=== Begin Enclosure ===

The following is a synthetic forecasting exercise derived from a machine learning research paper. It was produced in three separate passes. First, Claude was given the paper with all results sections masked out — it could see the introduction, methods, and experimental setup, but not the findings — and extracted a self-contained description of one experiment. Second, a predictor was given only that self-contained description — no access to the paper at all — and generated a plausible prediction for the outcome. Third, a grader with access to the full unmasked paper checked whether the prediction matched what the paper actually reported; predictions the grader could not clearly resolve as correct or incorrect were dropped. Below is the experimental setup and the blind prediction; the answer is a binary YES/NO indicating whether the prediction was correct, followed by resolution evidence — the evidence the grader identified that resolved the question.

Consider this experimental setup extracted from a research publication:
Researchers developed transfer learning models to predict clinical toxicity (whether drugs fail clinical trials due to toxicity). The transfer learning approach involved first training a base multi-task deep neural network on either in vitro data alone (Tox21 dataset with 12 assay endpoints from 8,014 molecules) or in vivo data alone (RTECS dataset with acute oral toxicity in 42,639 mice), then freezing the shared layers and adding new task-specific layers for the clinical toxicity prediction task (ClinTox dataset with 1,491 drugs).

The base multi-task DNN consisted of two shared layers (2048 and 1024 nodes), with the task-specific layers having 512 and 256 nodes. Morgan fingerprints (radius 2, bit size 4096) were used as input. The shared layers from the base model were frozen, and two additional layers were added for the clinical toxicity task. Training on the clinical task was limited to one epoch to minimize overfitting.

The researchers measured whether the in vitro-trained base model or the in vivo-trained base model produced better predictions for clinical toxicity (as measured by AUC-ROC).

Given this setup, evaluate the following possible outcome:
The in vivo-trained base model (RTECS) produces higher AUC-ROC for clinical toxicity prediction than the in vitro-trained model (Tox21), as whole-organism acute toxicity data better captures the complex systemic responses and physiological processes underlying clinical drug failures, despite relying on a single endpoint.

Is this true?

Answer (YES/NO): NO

=== End Enclosure ===

What to produce = The material must be reproduced word for word.

Task result =
The following is a synthetic forecasting exercise derived from a machine learning research paper. It was produced in three separate passes. First, Claude was given the paper with all results sections masked out — it could see the introduction, methods, and experimental setup, but not the findings — and extracted a self-contained description of one experiment. Second, a predictor was given only that self-contained description — no access to the paper at all — and generated a plausible prediction for the outcome. Third, a grader with access to the full unmasked paper checked whether the prediction matched what the paper actually reported; predictions the grader could not clearly resolve as correct or incorrect were dropped. Below is the experimental setup and the blind prediction; the answer is a binary YES/NO indicating whether the prediction was correct, followed by resolution evidence — the evidence the grader identified that resolved the question.

Consider this experimental setup extracted from a research publication:
Researchers developed transfer learning models to predict clinical toxicity (whether drugs fail clinical trials due to toxicity). The transfer learning approach involved first training a base multi-task deep neural network on either in vitro data alone (Tox21 dataset with 12 assay endpoints from 8,014 molecules) or in vivo data alone (RTECS dataset with acute oral toxicity in 42,639 mice), then freezing the shared layers and adding new task-specific layers for the clinical toxicity prediction task (ClinTox dataset with 1,491 drugs).

The base multi-task DNN consisted of two shared layers (2048 and 1024 nodes), with the task-specific layers having 512 and 256 nodes. Morgan fingerprints (radius 2, bit size 4096) were used as input. The shared layers from the base model were frozen, and two additional layers were added for the clinical toxicity task. Training on the clinical task was limited to one epoch to minimize overfitting.

The researchers measured whether the in vitro-trained base model or the in vivo-trained base model produced better predictions for clinical toxicity (as measured by AUC-ROC).

Given this setup, evaluate the following possible outcome:
The in vivo-trained base model (RTECS) produces higher AUC-ROC for clinical toxicity prediction than the in vitro-trained model (Tox21), as whole-organism acute toxicity data better captures the complex systemic responses and physiological processes underlying clinical drug failures, despite relying on a single endpoint.

Is this true?

Answer (YES/NO): NO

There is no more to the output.